• Excerpted data:
-.-.-

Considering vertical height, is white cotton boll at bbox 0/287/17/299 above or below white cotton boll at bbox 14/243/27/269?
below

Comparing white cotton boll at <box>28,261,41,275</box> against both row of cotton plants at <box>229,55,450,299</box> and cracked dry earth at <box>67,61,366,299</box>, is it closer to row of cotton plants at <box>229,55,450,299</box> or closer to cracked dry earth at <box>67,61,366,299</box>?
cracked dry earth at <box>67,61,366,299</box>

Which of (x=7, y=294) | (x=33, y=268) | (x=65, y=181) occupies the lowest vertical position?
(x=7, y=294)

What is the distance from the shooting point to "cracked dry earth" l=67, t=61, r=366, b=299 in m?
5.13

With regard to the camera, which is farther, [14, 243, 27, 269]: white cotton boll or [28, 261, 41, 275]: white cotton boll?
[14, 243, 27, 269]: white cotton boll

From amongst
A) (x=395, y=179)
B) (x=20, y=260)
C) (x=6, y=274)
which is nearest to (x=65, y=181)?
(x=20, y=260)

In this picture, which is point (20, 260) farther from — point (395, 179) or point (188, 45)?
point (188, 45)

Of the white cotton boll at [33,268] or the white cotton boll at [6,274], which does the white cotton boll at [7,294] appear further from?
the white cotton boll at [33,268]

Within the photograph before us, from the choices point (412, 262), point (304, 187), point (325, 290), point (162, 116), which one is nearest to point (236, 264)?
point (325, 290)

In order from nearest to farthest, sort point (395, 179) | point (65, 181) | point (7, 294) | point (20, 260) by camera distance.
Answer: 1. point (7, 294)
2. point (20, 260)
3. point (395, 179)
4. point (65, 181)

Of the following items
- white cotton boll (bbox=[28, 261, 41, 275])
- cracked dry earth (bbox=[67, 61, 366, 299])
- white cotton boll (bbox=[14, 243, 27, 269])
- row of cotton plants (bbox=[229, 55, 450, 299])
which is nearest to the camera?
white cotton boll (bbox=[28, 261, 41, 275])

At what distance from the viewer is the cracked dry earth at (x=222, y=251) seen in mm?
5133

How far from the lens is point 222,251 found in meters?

-.-.-

• Short exercise: Render every line of the data above as a numbered list, omitting the blank lines.

• Reply:
1. Considering vertical height, is white cotton boll at bbox 0/287/17/299 above or below white cotton boll at bbox 14/243/27/269?
2. below
3. Comparing white cotton boll at <box>28,261,41,275</box> against both row of cotton plants at <box>229,55,450,299</box> and cracked dry earth at <box>67,61,366,299</box>, is it closer to row of cotton plants at <box>229,55,450,299</box> or closer to cracked dry earth at <box>67,61,366,299</box>?
4. cracked dry earth at <box>67,61,366,299</box>
5. Which of (x=7, y=294) | (x=33, y=268) | (x=65, y=181) occupies the lowest vertical position?
6. (x=7, y=294)
7. What is the distance from the shooting point to "cracked dry earth" l=67, t=61, r=366, b=299 in m?
8. 5.13
9. With regard to the camera, which is farther, [14, 243, 27, 269]: white cotton boll or [28, 261, 41, 275]: white cotton boll?
10. [14, 243, 27, 269]: white cotton boll
11. From amongst
12. A) (x=395, y=179)
13. B) (x=20, y=260)
14. C) (x=6, y=274)
15. which is nearest to (x=65, y=181)?
16. (x=20, y=260)
17. In this picture, which is point (20, 260) farther from — point (395, 179) or point (188, 45)?
18. point (188, 45)
19. Of the white cotton boll at [33,268] or the white cotton boll at [6,274], which does the white cotton boll at [7,294] appear further from?
20. the white cotton boll at [33,268]
21. Within the photograph before us, from the choices point (412, 262), point (304, 187), point (325, 290), point (162, 116), which one is nearest to point (236, 264)?
22. point (325, 290)
23. In order from nearest to farthest, sort point (395, 179) | point (65, 181) | point (7, 294) | point (20, 260) by camera distance.
24. Answer: 1. point (7, 294)
25. 2. point (20, 260)
26. 3. point (395, 179)
27. 4. point (65, 181)
28. Of the following items
29. - white cotton boll (bbox=[28, 261, 41, 275])
30. - cracked dry earth (bbox=[67, 61, 366, 299])
31. - white cotton boll (bbox=[14, 243, 27, 269])
32. - row of cotton plants (bbox=[229, 55, 450, 299])
33. which is nearest to the camera?
34. white cotton boll (bbox=[28, 261, 41, 275])
35. At what distance from the viewer is the cracked dry earth at (x=222, y=251) seen in mm?
36. 5133
37. How far from the lens is point 222,251 found in meters?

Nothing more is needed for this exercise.